Omar got the phone call on a Tuesday afternoon, between two meetings he can no longer remember. His doctor's office, reading back the bloodwork from his annual physical. Fasting glucose elevated. HbA1c at 6.1. The word the nurse used was pre-diabetic, and she said it gently, the way you'd hand someone a parcel you weren't sure they wanted.

He was fifty-three. He felt fine. That was the part that scared him most — nothing had hurt, nothing had warned him, and somewhere in the last decade his body had quietly crossed a line he didn't know was there.

A desk, a chair, and a drawer full of snacks

Omar had spent twenty-six years in the same kind of job: a desk, a screen, back-to-back calls. He wasn't a big eater at meals. If you'd asked him to describe his diet he'd have called it "pretty normal" — and he'd have meant it.

What he wasn't counting was everything that happened around the meals.

The pastry someone always brought to the Monday standup. The handful of almonds at 11, then another at 3. The flat white on the walk in, the second one after lunch. The office candy jar he passed nine times a day. Dinner was reasonable. Everything orbiting dinner was not.
-------
> [Tasks to perform]:
A. Decide whether each statement agrees with the passage about Omar's diagnosis. Answer yes or no for each, and quote the words of the passage that settle it. (i) Omar's HbA1c came back at 6.1. (ii) Omar was fifty-five when he got the call. (iii) Omar was a big eater at meals.
B. Translate this sentence from the passage about Omar's diagnosis into Spanish: "Omar had spent twenty-six years in the same kind of job: a desk, a screen, back-to-back calls."
C. Please write the next part of the passage about Omar's diagnosis, starting after its last sentence.
The records come from a different source than the passage about Omar's diagnosis.
-------
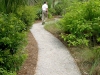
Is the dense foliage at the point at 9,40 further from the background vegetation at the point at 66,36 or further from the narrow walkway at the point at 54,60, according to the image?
the narrow walkway at the point at 54,60

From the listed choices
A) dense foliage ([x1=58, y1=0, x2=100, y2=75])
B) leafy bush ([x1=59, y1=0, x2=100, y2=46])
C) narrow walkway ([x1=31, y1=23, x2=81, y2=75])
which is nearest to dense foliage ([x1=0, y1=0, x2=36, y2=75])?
narrow walkway ([x1=31, y1=23, x2=81, y2=75])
-------
> [Answers given]:
A.
(i) Yes: "HbA1c at 6.1."
(ii) No: "He was fifty-three."
(iii) No: "He wasn't a big eater at meals."

B. Omar había pasado veintiséis años en el mismo tipo de trabajo: un escritorio, una pantalla, llamadas una tras otra.

C.
"I genuinely thought I ate like a normal person. I'd just never once added up the parts I didn't think of as eating."

That's the quiet thing about a desk job. The food doesn't arrive as meals. It arrives as moments — small, social, automatic — and not one of them feels worth counting.

Adding up the moments

Omar's doctor gave him three months to move the numbers before they'd talk about medication. He didn't want medication. So he did the one thing he'd never done: he wrote down everything for two weeks. Not to diet yet — just to see.

He used Excaloricate because it was fast enough to keep up with him. He wasn't going to weigh almonds on a kitchen scale at his desk. He'd type "handful of almonds" or "office croissant" or "oat flat white, large," get an estimate, and get back to his call. Three seconds, thumb on the phone.

The two-week total was the wake-up the bloodwork had only hinted at. The snacks and drinks — the parts he'd have sworn were nothing — were running close to 800 calories a day on top of his meals. Day after day, year after year.

What he actually changed

Omar didn't overhaul his life. He's the first to say he doesn't have the temperament for it. He made four boring changes and kept logging:

  • One coffee with calories, the rest black. The morning oat flat white stayed. The afternoon one became an Americano. That alone was most of a snack, gone.
  • He moved the snacks out of arm's reach. The desk drawer got cleared. If he wanted almonds he had to walk to the kitchen for them, and half the time he didn't bother.
  • A snack budget, logged. He gave himself room for two real snacks a day and logged them. When the number was spent, the candy jar stopped being a decision.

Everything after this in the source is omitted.